[Scene-based spatial questions]
....

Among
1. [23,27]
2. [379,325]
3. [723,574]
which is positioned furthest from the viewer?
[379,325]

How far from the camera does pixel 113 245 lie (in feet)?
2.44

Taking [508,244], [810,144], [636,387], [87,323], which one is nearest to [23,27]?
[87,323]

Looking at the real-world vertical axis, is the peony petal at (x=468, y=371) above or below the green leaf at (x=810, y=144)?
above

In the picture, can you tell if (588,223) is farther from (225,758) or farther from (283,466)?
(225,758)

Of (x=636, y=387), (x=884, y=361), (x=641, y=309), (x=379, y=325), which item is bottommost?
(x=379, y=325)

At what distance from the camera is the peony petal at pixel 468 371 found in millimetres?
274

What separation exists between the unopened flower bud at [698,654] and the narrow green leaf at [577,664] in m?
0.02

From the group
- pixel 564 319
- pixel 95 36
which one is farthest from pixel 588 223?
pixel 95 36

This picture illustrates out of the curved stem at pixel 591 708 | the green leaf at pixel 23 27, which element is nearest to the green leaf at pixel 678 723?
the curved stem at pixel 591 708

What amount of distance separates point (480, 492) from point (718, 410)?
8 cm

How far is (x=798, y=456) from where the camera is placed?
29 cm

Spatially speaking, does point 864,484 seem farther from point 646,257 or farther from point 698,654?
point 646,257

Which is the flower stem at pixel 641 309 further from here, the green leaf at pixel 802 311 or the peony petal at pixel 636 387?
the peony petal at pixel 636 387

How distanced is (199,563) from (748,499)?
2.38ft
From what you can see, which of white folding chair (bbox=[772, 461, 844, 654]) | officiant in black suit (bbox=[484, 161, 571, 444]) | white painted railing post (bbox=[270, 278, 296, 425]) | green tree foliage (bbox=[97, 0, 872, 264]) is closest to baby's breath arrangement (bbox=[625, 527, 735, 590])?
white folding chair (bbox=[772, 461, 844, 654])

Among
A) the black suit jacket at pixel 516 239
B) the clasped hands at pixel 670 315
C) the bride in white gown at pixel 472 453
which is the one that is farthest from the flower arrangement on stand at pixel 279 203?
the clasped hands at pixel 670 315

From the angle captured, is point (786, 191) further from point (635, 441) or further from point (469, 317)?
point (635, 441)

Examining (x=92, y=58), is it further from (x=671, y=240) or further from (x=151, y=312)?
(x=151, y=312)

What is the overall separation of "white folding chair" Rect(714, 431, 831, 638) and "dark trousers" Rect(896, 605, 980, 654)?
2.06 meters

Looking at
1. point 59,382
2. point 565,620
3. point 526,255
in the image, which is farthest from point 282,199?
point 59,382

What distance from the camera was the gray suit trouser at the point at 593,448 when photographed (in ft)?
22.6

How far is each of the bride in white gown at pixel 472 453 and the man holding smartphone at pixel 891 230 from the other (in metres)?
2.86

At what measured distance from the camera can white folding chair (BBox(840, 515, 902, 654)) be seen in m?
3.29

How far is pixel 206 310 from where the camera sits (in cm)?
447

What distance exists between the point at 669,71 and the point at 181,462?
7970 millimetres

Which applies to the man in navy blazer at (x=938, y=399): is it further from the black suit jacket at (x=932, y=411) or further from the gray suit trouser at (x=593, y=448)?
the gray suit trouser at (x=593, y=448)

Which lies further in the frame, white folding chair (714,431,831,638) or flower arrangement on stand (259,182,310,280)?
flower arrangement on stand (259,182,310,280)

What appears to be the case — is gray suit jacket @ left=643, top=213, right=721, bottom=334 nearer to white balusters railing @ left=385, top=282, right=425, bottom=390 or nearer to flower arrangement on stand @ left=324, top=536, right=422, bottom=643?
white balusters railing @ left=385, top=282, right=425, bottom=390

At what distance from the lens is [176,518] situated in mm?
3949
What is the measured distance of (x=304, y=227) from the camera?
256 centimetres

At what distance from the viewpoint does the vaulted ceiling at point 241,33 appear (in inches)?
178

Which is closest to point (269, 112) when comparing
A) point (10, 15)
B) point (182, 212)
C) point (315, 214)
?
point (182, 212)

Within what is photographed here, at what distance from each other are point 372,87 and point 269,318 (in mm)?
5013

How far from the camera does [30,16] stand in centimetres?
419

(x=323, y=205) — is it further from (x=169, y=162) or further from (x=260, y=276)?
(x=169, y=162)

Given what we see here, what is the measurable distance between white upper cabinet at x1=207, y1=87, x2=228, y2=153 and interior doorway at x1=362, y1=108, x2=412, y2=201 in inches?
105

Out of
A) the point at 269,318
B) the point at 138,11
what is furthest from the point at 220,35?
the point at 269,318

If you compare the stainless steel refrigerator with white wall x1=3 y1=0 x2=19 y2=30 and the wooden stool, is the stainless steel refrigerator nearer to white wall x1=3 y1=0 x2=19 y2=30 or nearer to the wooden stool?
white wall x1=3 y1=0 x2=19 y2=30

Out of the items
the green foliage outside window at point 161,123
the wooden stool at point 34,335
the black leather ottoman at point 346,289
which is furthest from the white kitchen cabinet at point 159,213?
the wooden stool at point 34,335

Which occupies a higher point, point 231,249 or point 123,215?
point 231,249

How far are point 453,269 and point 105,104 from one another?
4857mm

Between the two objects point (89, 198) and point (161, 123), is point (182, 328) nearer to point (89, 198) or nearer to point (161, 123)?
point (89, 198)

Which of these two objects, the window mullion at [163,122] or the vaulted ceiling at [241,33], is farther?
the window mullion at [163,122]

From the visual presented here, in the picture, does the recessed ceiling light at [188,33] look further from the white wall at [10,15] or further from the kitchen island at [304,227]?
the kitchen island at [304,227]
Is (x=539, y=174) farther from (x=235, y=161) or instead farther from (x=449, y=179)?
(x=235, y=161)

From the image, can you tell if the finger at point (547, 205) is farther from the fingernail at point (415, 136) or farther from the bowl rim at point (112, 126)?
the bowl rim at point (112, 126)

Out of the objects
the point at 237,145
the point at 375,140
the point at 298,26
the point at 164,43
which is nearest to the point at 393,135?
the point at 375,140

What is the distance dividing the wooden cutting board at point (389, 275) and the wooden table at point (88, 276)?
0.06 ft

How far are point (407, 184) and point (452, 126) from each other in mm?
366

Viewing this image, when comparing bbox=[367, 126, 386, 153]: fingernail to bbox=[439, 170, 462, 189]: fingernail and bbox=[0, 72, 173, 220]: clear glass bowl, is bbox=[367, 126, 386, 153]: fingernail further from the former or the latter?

....

Every entry should be printed again exactly as written.

■ Answer to the task:
Among
1. [23,27]
2. [379,325]
3. [723,574]
which is positioned furthest from the viewer?
[379,325]

How far from the camera does pixel 113 245 lie (in feet)?
2.44

Taking [508,244], [810,144], [636,387], [87,323], which one is nearest to [23,27]?
[87,323]

Looking at the real-world vertical axis, is the peony petal at (x=468, y=371) above or below the green leaf at (x=810, y=144)?
above

In the picture, can you tell if (588,223) is farther from (225,758) or farther from (283,466)?
(225,758)

Of (x=636, y=387), (x=884, y=361), (x=641, y=309), (x=379, y=325), which item is bottommost?
(x=379, y=325)

At what distance from the camera is the peony petal at pixel 468 371 found in millimetres?
274

What separation exists between the unopened flower bud at [698,654] and the narrow green leaf at [577,664] in m?
0.02

From the group
- pixel 564 319
- pixel 95 36
which one is farthest from pixel 588 223?
pixel 95 36

This picture illustrates out of the curved stem at pixel 591 708 | the green leaf at pixel 23 27, which element is nearest to the green leaf at pixel 678 723?
the curved stem at pixel 591 708

What amount of distance separates point (480, 492) from point (718, 410)?
8 cm

How far is (x=798, y=456) from where the camera is placed?
29 cm

Spatially speaking, does point 864,484 seem farther from point 646,257 or farther from point 698,654?
point 646,257

Which is the flower stem at pixel 641 309 further from here, the green leaf at pixel 802 311 or the peony petal at pixel 636 387?
the peony petal at pixel 636 387

How distanced is (199,563) from (748,499)?
2.38ft
From what you can see, which of white folding chair (bbox=[772, 461, 844, 654]) | officiant in black suit (bbox=[484, 161, 571, 444]) | white painted railing post (bbox=[270, 278, 296, 425]) | green tree foliage (bbox=[97, 0, 872, 264]) is closest to baby's breath arrangement (bbox=[625, 527, 735, 590])?
white folding chair (bbox=[772, 461, 844, 654])

Among
A) the black suit jacket at pixel 516 239
B) the clasped hands at pixel 670 315
C) the bride in white gown at pixel 472 453
which is the one that is farthest from the flower arrangement on stand at pixel 279 203?
the clasped hands at pixel 670 315

From the angle captured, is point (786, 191) further from point (635, 441) or further from point (469, 317)?
point (635, 441)

Examining (x=92, y=58), is it further from (x=671, y=240) or further from (x=151, y=312)?
(x=151, y=312)

What is the overall separation of "white folding chair" Rect(714, 431, 831, 638) and "dark trousers" Rect(896, 605, 980, 654)?
2.06 meters

Looking at
1. point 59,382
2. point 565,620
3. point 526,255
in the image, which is farthest from point 282,199?
point 59,382

What distance from the camera was the gray suit trouser at the point at 593,448 when photographed (in ft)?
22.6

How far is each of the bride in white gown at pixel 472 453 and the man holding smartphone at pixel 891 230 from the other (in metres)?
2.86

At what measured distance from the camera can white folding chair (BBox(840, 515, 902, 654)) be seen in m?
3.29

How far is pixel 206 310 from where the camera sits (in cm)?
447

What distance exists between the point at 669,71 and the point at 181,462?
7970 millimetres

Which applies to the man in navy blazer at (x=938, y=399): is it further from the black suit jacket at (x=932, y=411) or further from the gray suit trouser at (x=593, y=448)?
the gray suit trouser at (x=593, y=448)

Which lies further in the frame, white folding chair (714,431,831,638) or flower arrangement on stand (259,182,310,280)?
flower arrangement on stand (259,182,310,280)

What appears to be the case — is gray suit jacket @ left=643, top=213, right=721, bottom=334 nearer to white balusters railing @ left=385, top=282, right=425, bottom=390 or nearer to flower arrangement on stand @ left=324, top=536, right=422, bottom=643?
white balusters railing @ left=385, top=282, right=425, bottom=390

At what distance from the lens is [176,518] situated in mm?
3949
What is the measured distance of (x=304, y=227) from the camera?
256 centimetres

At what distance from the viewpoint does the vaulted ceiling at point 241,33 appear (in inches)?
178

Which is closest to point (269, 112) when comparing
A) point (10, 15)
B) point (182, 212)
C) point (315, 214)
?
point (182, 212)

Within what is photographed here, at what distance from each other are point 372,87 and point 269,318 (in mm)?
5013

How far from the camera does [30,16] stand in centimetres?
419

(x=323, y=205) — is it further from (x=169, y=162) or further from (x=260, y=276)?
(x=169, y=162)

Given what we see here, what is the measurable distance between white upper cabinet at x1=207, y1=87, x2=228, y2=153 and interior doorway at x1=362, y1=108, x2=412, y2=201 in inches?
105

Out of
A) the point at 269,318
B) the point at 138,11
what is furthest from the point at 220,35?
the point at 269,318

If you compare the stainless steel refrigerator with white wall x1=3 y1=0 x2=19 y2=30 and the wooden stool, is the stainless steel refrigerator nearer to white wall x1=3 y1=0 x2=19 y2=30 or nearer to the wooden stool?
white wall x1=3 y1=0 x2=19 y2=30

Out of the items
the green foliage outside window at point 161,123
the wooden stool at point 34,335
the black leather ottoman at point 346,289
which is furthest from the white kitchen cabinet at point 159,213?
the wooden stool at point 34,335

Which occupies a higher point, point 231,249 or point 123,215?
point 231,249

How far are point 453,269 and point 105,104 from one another?
4857mm

Between the two objects point (89, 198) and point (161, 123), is point (182, 328) nearer to point (89, 198) or nearer to point (161, 123)?
point (89, 198)

Which of these two objects, the window mullion at [163,122] or the vaulted ceiling at [241,33], is farther?
the window mullion at [163,122]

From the visual presented here, in the picture, does the recessed ceiling light at [188,33] look further from the white wall at [10,15] or further from the kitchen island at [304,227]?
the kitchen island at [304,227]
Is (x=539, y=174) farther from (x=235, y=161) or instead farther from (x=449, y=179)?
(x=235, y=161)

From the image, can you tell if the finger at point (547, 205) is farther from the fingernail at point (415, 136) or farther from the bowl rim at point (112, 126)?
the bowl rim at point (112, 126)

Out of the objects
the point at 237,145
the point at 375,140
the point at 298,26
the point at 164,43
which is nearest to the point at 393,135?
the point at 375,140

What is the distance dividing the wooden cutting board at point (389, 275) and the wooden table at point (88, 276)?
0.06 ft

How far are point (407, 184) and point (452, 126) from each other in mm?
366

Viewing this image, when comparing bbox=[367, 126, 386, 153]: fingernail to bbox=[439, 170, 462, 189]: fingernail and bbox=[0, 72, 173, 220]: clear glass bowl, is bbox=[367, 126, 386, 153]: fingernail further from the former or the latter?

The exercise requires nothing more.